- Opdracht A -
Leg uit waarom een predikant volgens de tekst over predikanten en de belastingdienst een pseudo-ondernemer wordt genoemd, en waarom hij toch niet helemaal met een ondernemer gelijkstaat.
- Opdracht B -
Noem de persoonlijke omstandigheden waarmee de fiscus volgens de tekst over predikanten en de belastingdienst rekening houdt.
- Opdracht C -
Onder welke wet valt de predikant volgens de tekst over predikanten en de belastingdienst?

____ Tekst

Predikant / voorganger en de belastingdienst

Als een predikant, voorganger of hoofd oudste bruto inkomsten (soms ook traktement genoemd) ontvangt van de gemeente, dan moet die predikant / voorganger daar inkomstenbelasting over betalen. Dat is een zaak tussen de predikant en de belastingdienst/ fiscus, waar de gemeente in principe buiten staat. De fiscus houdt rekening met persoonlijke omstandigheden (gezinssituatie, vermogenssituatie, uitgavenpatroon), waar de gemeente niets mee te maken heeft.

De fiscale positie van een predikant/ voorganger is met geen enkel begrip volledig te beschrijven, hij is voor de belastingdienst een vrije vogel, maar het begrip wat vaak voor zijn positie gebruikt wordt is: pseudo-ondernemer.

Waarom wordt een predikant pseudo-ondernemer genoemd?

Omdat zijn situatie veel op die van een ondernemer lijkt. Hij heeft opbrengsten en kosten. Alleen zijn opbrengsten zijn geen winst en hij draagt geen risico, daarom is het niet helemaal gelijk aan een ondernemer. En hij draagt ook geen omzetbelasting af. Standaard wordt een predikant door de belastingdienst beschouwd als een pseudo-ondernemer.

De predikant valt onder de Wet op de Inkomstenbelasting en regelt zijn fiscale zaken helemaal zelf. Voor een beginnend predikant is het handig om, zodra hij is begonnen een voorlopige aanslag voor dat betreffende jaar aan te vragen, zodat hij zijn belasting alvast gaat betalen. In de tussentijd reserveert hij voldoende middelen om de komende aanslag inkomstenbelasting en premies volksverzekeringen te kunnen betalen.

Als pseudo-ondernemer houdt de predikant een eenvoudige administratie bij van alle inkomsten alle kosten. Als inkomsten gelden: het basis-traktement, de periodieke verhogingen, de vakantietoeslag, de eindejaarsuitkering, standplaatstoelage, preekbeurtvergoeding, consulentenvergoeding, de jubileumgratificatie, en ook alle onkostenvergoedingen; voor de premie ziektekosten, incidentele hulpdiensten, verhuiskosten, reiskosten, telefoonkosten, representatiekosten, vakliteratuur, administratie- en bureaukosten en studiekosten.

________
____ Onderzochte gegevens

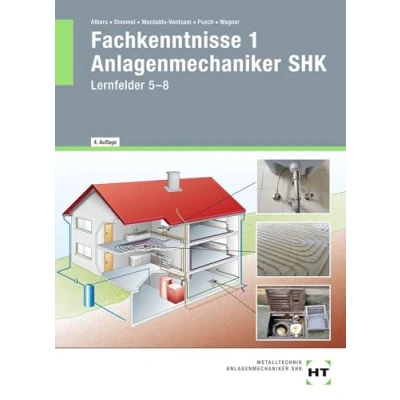 Abbildung von Fachkenntnisse 1 Anlagenmechaniker SHK: Lernfelder 5 8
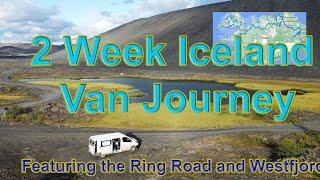 Iceland 2 Week Camper Van Journey - Featuring the Ring Road and the West Fjords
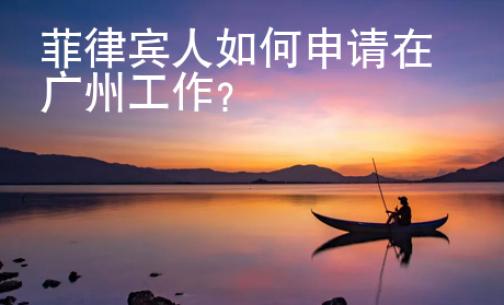 菲律賓人如何申請在廣州工作?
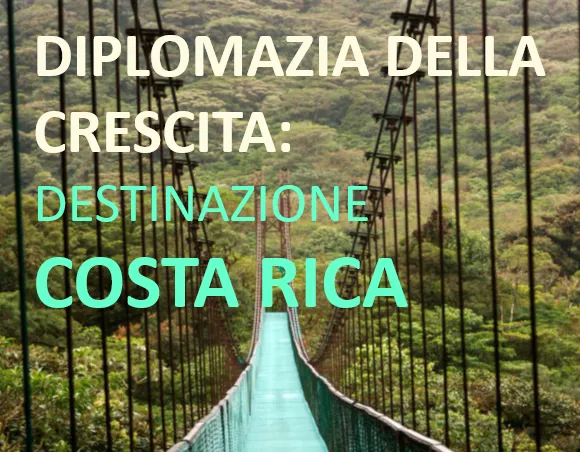 Diplomazia della crescita: destinazione Costa Rica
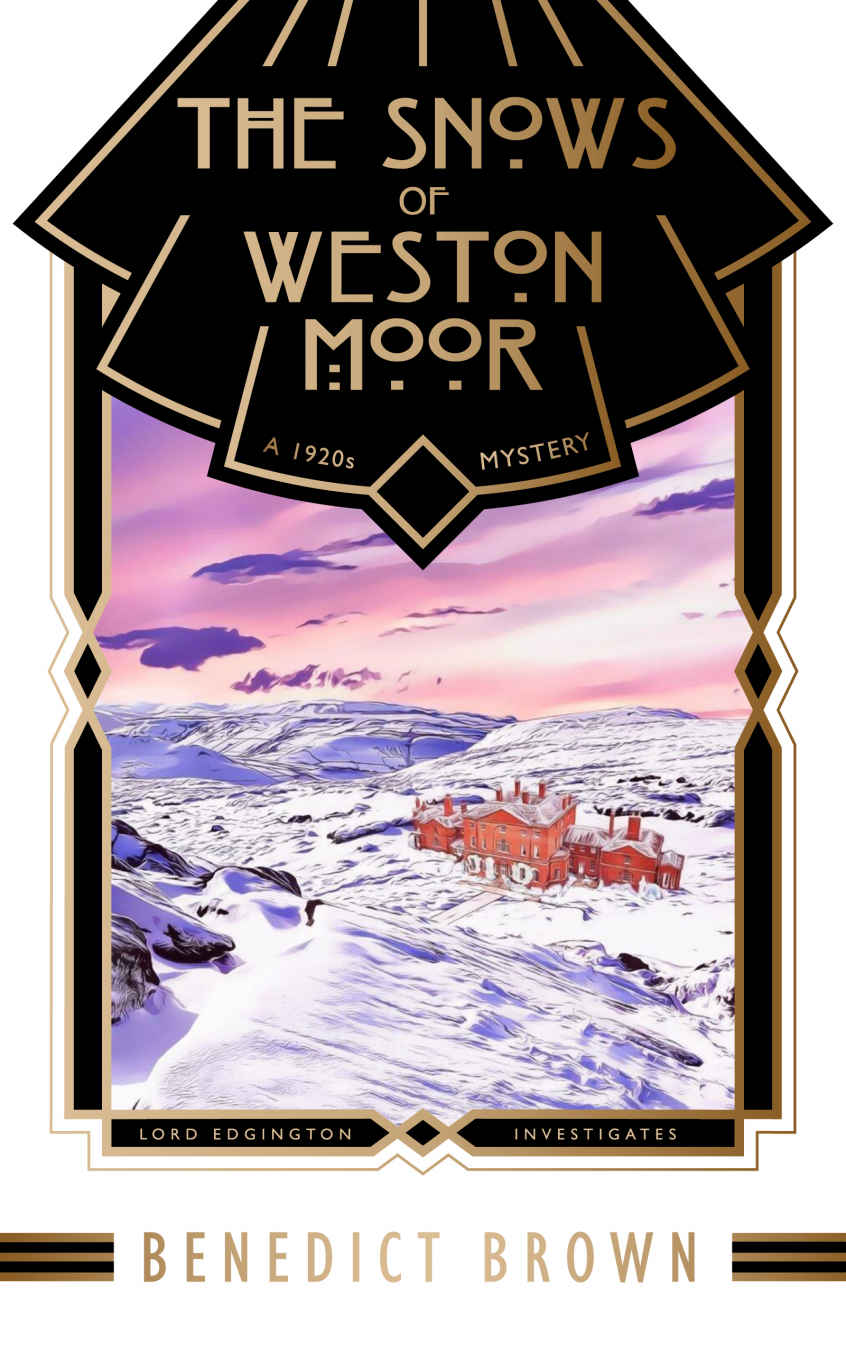 The Snows Of Weston Moor A 1920s Christmas Mystery Lord Edgington Investigates Book 8 Benedict Brown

________

- Resultaat A -
Een predikant wordt pseudo-ondernemer genoemd omdat zijn situatie veel op die van een ondernemer lijkt: hij heeft opbrengsten en kosten. Toch is hij geen volledige ondernemer, omdat zijn opbrengsten geen winst zijn, hij geen risico draagt en hij geen omzetbelasting afdraagt.

- Resultaat B -
Gezinssituatie, vermogenssituatie en uitgavenpatroon.

- Resultaat C -
Onder de Wet op de Inkomstenbelasting.